South Carolina farmers who were financially devastated by last October’s record rainfall would be able to apply for emergency state grants under a bill that got key approval in the state House on Thursday.
House members voted 95-6 in favor of legislation that would allow farmers who lost at least 40 percent of their crops in the unprecedented amounts of rain and resulting floods to apply for up to $100,000 in state assistance. The bill will head to the Senate after another procedural vote next week, where it faces taller hurdles. Gov. Nikki Haley has also signaled her opposition to the idea in the past, although her office has not commented on this specific legislation.

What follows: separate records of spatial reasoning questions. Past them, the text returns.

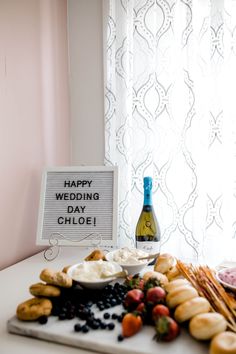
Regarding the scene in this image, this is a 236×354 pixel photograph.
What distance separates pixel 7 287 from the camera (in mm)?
1029

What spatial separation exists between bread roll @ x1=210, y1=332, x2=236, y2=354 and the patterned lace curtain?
676mm

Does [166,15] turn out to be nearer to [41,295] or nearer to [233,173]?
[233,173]

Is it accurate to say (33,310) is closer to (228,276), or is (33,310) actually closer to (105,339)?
(105,339)

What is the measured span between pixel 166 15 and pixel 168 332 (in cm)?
113

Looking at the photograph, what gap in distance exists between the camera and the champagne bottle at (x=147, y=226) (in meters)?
1.24

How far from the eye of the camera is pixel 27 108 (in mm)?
1350

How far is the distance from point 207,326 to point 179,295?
104 millimetres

“The intent of this legislation is to get crops back in the field as an economic development stimulus,” the bill’s lead sponsor State Rep. Brian White, R-Anderson, said on the House floor. “It’s to get these folks back farming, because it is our number one industry in South Carolina.”

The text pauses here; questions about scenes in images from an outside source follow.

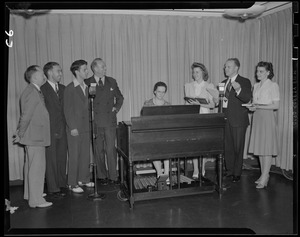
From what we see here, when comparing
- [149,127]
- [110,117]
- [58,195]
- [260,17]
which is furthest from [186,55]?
[58,195]

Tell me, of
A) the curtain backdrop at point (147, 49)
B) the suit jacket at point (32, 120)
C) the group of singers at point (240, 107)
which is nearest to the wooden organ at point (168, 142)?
the group of singers at point (240, 107)

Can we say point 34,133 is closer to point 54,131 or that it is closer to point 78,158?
point 54,131

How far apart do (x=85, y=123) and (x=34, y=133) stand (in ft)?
3.12

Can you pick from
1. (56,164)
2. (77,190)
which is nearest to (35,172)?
(56,164)

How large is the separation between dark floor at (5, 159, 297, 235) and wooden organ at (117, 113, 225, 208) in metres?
0.14

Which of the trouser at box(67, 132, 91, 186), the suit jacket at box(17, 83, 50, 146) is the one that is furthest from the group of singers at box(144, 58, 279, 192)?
the suit jacket at box(17, 83, 50, 146)

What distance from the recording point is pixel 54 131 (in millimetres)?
4191

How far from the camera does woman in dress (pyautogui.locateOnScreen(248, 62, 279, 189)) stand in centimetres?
420

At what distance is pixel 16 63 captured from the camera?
15.7ft

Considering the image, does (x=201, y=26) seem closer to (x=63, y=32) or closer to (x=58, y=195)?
(x=63, y=32)

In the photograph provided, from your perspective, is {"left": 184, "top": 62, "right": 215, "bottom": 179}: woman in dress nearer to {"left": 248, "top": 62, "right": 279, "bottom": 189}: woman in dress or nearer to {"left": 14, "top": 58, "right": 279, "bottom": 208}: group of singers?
{"left": 14, "top": 58, "right": 279, "bottom": 208}: group of singers

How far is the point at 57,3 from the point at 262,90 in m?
2.99

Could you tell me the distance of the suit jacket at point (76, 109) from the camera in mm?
4273

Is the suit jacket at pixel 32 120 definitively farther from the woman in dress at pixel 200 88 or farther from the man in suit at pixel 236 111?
the man in suit at pixel 236 111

The legislation would create a Farm Aid Board to consider grant requests. The board would consist of members from the agriculture industry, mostly appointed by legislative agriculture committee chairmen, and would convene whenever the governor declared a state of emergency and the US Secretary of Agriculture declared a disaster.

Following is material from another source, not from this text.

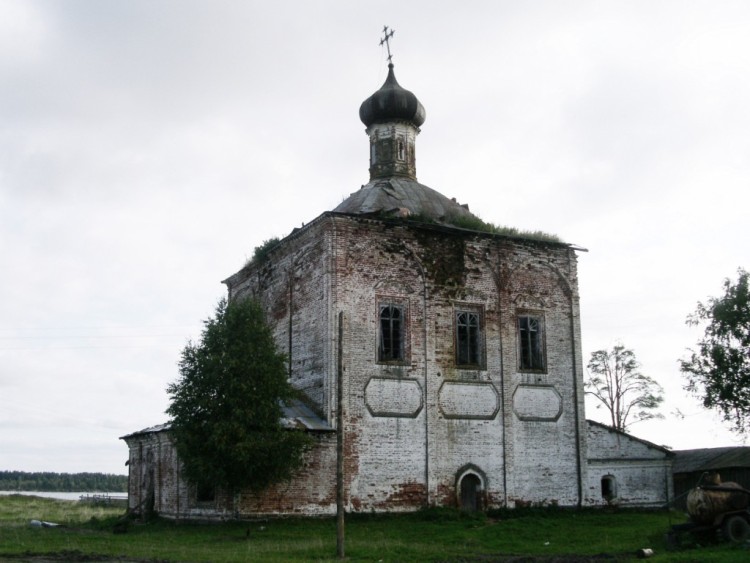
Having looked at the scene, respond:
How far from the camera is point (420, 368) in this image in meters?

This new board would consider grant applications from farmers and could award grants to cover up to 20 percent of the farm’s crop losses or $100,000, whichever is lower.
Opponents of the bill argued it was benefitting politically-connected farmers over other businesses damaged by flooding. “I see the plight of the farmers, but there are many businesses all over this state we’re not helping,” State Rep. Ralph Norman, R-Rock Hill, said during Thursday’s debate. White argued that farms cannot use FEMA or Small Business Administration loans following a disaster as other businesses can.